→ Document segment
Scaling to users requires Synapse Pro(element.io)

15 pointsby gmemstr6 months ago5 comments

like_any_other6 months ago
> However, it should be obvious that if the traffic levels spiked higher by 3x to ~120 events/s - then 75% of the worker’s time would be spent simply listening to traffic
For a 4GHz CPU core, with 4 instructions-per-clock, that works out to 100 million instructions per 'event'. That is efficiency so farcically low I can only attribute it to self-sabotage.. so they can sell the Pro version.
- airhangerf156 months ago
  Yea, it's obviously a move away from open source. The FOSS tools are surely to turn to garbage. They killed of Dendrite (the re-implementation of the Matrix server in Go). People have made some clients, but I don't think there are any alternative implementations.
  This is sad. The Matrix protocol will no never be XMPP. I hope Element is happy, because they're never going to be Slack. They're now stuck in a position where they are mediocre garbage to all sides.
  Of course the post mentions government. Who else would buy an overpriced garbage product.
  - malwrar6 months ago
    I read this post as more of an “oh shit, idk who is running these projects but if you are reading this and developing a big deployment it’s going to be expensive and broken and make us all look bad. Please just spend your org’s $$$ for our rust rewrite that will make your graphs pretty and bosses smile”. The target audience feels pretty narrow for this post.
    I’m also wary of such FOSS -> fee transitions, but I think this one is benign. I’m hoping these folks obtain this funding.
    Arathorn6 months ago
    I wrote the OP, and this is very much the correct interpretation. I spelt out the problem more clearly here: https://mastodon.matrix.org/@element/113843808583376704
    The issue is that large system integrators offer to run huge Matrix deployments for governments, think they can do so by using the FOSS server and maintain it themselves, and have no incentive to route any $ to the upstream project at all. As a result, you end up with situations like https://www.heise.de/news/Probleme-mit-Open-Source-Videokonf... where the project fails, which makes everyone look bad.
    So the point of this (pretty brutal) post is to try to say: "Seriously, if you are trying to run millions of users on a deployment, work with us as the upstream project - out of the box, the FOSS project will not work for this use case".
- Arathorn6 months ago
  Nope, it's not self-sabotage - the worker is sitting there consuming the events from redis, and then pulling in the dependent data from the DB and populating and maintaining its caches (and marshalling & unmarshalling the necessary data) so that it can actually do work on the events as needed.
  Obviously one could certainly optimise it more... which is why we did, by rewriting it in Rust, and adding in smarter pubsub, etc.
  However, the key thing is that for anything other than huge deployments, this isn't a bottleneck. But for huge deployments, it becomes one. Meanwhile, we're hoping to use $ from Synapse Pro to fund perf improvements for normal FOSS Synapse and Matrix - e.g. algorithmically improving state resolution to be more performant; finishing faster room joins; improving federation traffic routing etc... so that smaller deployments get faster anyway without needing the faster workers.
traspler6 months ago
So there is the Synapse version that is required to get the big money contracts and the Synapse that is pretty inconsequential to the business except as a testing playground. - Makes it difficult to see how "Element is fully committed to community Synapse" can be true in the long run. Does this not spread the development effort & focus even thinner across these projects? And would reduced memory & cpu requirements not benefit all deployment sizes and not just nation-scale ones? It feels very much as a pivot towards a closed stack.

Spatial reasoning entries
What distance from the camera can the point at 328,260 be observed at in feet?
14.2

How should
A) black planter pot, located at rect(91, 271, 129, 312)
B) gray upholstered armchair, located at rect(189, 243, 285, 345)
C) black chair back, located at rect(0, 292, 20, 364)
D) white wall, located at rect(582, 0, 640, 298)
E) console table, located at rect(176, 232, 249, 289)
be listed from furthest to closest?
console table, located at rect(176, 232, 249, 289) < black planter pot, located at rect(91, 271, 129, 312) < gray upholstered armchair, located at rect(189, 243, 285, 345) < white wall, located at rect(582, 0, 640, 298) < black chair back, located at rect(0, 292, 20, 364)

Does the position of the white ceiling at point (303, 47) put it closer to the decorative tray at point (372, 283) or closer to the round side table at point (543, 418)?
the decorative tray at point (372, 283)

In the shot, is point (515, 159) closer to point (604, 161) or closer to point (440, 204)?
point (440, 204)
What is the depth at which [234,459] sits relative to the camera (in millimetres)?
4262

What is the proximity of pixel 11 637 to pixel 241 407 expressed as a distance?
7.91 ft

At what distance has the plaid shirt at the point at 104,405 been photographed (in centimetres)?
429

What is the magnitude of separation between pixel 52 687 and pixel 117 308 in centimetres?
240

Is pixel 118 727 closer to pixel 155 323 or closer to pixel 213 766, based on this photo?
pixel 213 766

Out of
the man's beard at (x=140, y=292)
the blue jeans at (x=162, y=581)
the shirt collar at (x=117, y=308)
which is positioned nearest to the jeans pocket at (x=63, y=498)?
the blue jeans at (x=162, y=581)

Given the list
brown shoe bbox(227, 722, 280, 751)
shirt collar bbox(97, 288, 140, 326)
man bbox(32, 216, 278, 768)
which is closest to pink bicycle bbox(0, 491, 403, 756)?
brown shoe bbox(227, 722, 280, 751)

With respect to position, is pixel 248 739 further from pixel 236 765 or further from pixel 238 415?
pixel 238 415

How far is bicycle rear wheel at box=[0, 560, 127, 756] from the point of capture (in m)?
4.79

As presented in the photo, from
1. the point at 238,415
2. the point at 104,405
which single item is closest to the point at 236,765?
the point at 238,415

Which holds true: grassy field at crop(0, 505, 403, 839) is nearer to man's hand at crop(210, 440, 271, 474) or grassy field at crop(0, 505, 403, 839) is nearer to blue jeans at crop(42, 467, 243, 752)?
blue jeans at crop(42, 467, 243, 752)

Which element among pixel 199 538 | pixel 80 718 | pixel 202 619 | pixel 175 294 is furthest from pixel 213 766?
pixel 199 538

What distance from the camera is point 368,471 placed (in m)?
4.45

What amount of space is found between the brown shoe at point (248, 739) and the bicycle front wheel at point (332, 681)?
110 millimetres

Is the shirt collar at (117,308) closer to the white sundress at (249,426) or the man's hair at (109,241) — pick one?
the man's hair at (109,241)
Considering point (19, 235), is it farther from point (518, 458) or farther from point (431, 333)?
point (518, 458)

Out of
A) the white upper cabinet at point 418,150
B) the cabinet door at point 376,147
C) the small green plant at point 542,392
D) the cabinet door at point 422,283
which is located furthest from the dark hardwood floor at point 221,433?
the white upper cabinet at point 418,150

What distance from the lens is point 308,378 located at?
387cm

→ Problems to work on
• A. In the entries, swap "grassy field" for "green lawn" and change nothing else. Begin at the line that has "As presented in the photo, from", stop after the line that has "110 millimetres", and give back only those lines.
• B. Extend the forum thread about Synapse Pro and scaling Matrix deployments from where it stops.

→ Responses
• A.
As presented in the photo, from
1. the point at 238,415
2. the point at 104,405
which single item is closest to the point at 236,765?
the point at 238,415

Which holds true: green lawn at crop(0, 505, 403, 839) is nearer to man's hand at crop(210, 440, 271, 474) or green lawn at crop(0, 505, 403, 839) is nearer to blue jeans at crop(42, 467, 243, 752)?
blue jeans at crop(42, 467, 243, 752)

Which element among pixel 199 538 | pixel 80 718 | pixel 202 619 | pixel 175 294 is furthest from pixel 213 766?
pixel 199 538

What distance from the camera is point 368,471 placed (in m)?
4.45

What amount of space is found between the brown shoe at point (248, 739) and the bicycle front wheel at point (332, 681)?
110 millimetres

• B.
- Arathorn6 months ago
  It looks like i've done a bad job at explaining this, so i'll try to clarify:
  Making worker processes go fast has most benefit to enormous deployments, as they won't run out of headroom when running lots of single-core python workers.
  However, ALL deployment sizes benefit from algorithmic improvements to the protocol and its implementation - which are the cause of smaller servers being slower today.
  Specifically:
  * Merge conflict resolution (State resolution) is worse than O(N) complexity with the amount of state to be merged.
  * Incremental room joins (https://element-hq.github.io/synapse/latest/development/syna...) were never fully finished.
  * Servers burn lots of time trying to talk to dead servers: https://github.com/matrix-org/matrix-spec-proposals/pull/413...
  * All Matrix traffic currently runs full-mesh - there's no concept of "thin nodes" or delegating fan-out to a larger server.
  So, fixing these issues is all going into open source Synapse (and Matrix as a whole) - which should unrecognisably improve performance, whether servers are written in Python or Rust or Elixir or whatever. And the hope is that $ from Synapse Pro funds that work (assuming the gambit is successful).
  Meanwhile, all features, security work, perf optimisations (apart from scalability work), experimental MSCs etc will continue to land in FOSS Synapse for the forseeable.
  - traspler6 months ago
    After re-reading and reading many other comments in various posts I think I have misunderstood it partly. So the workers part has been overhauled in Rust for Synapse Pro. Is this a complete re-implementation of Synapse so the big deployments with Synapse Pro will not run anything from the normal Synapse or is this only part of the whole stack and the Pro deployments will also run most of the normal Synapse?
  - jdenning6 months ago
    But it seems like this move incentivizes you to not improve the open source server, at least such that the open source server is always inferior to the pro version.
    If someone makes a new, more performant, open-source server, and it touches your bottom line then you're strongly motivated to "embrace, extend, extinguish".
    The thing is, we've all heard this before, and it always ends up the same. I hope you prove me wrong, but I wouldn't bet on it.
    Arathorn6 months ago
    > But it seems like this move incentivizes you to not improve the open source server, at least such that the open source server is always inferior to the pro version.
    The idea is that we absolutely improve FOSS synapse in all ways - other than supporting enormous deployments. For instance we continue to land perf improvements to FOSS synapse and make average sized servers as snappy as conceivably possible. And all features land in FOSS synapse, etc. If we don’t it would harm the public Matrix network and we obviously don’t want that.
    > If someone makes a new, more performant, open-source server, and it touches your bottom line then you're strongly motivated to "embrace, extend, extinguish".
    Rather than EEE, I’d expect us to simply compete with that server - adding more features, better perf, better commercial support, etc. For Matrix’s sake, I hope that we end up in that situation tbh.
    > The thing is, we've all heard this before, and it always ends up the same. I hope you prove me wrong, but I wouldn't bet on it.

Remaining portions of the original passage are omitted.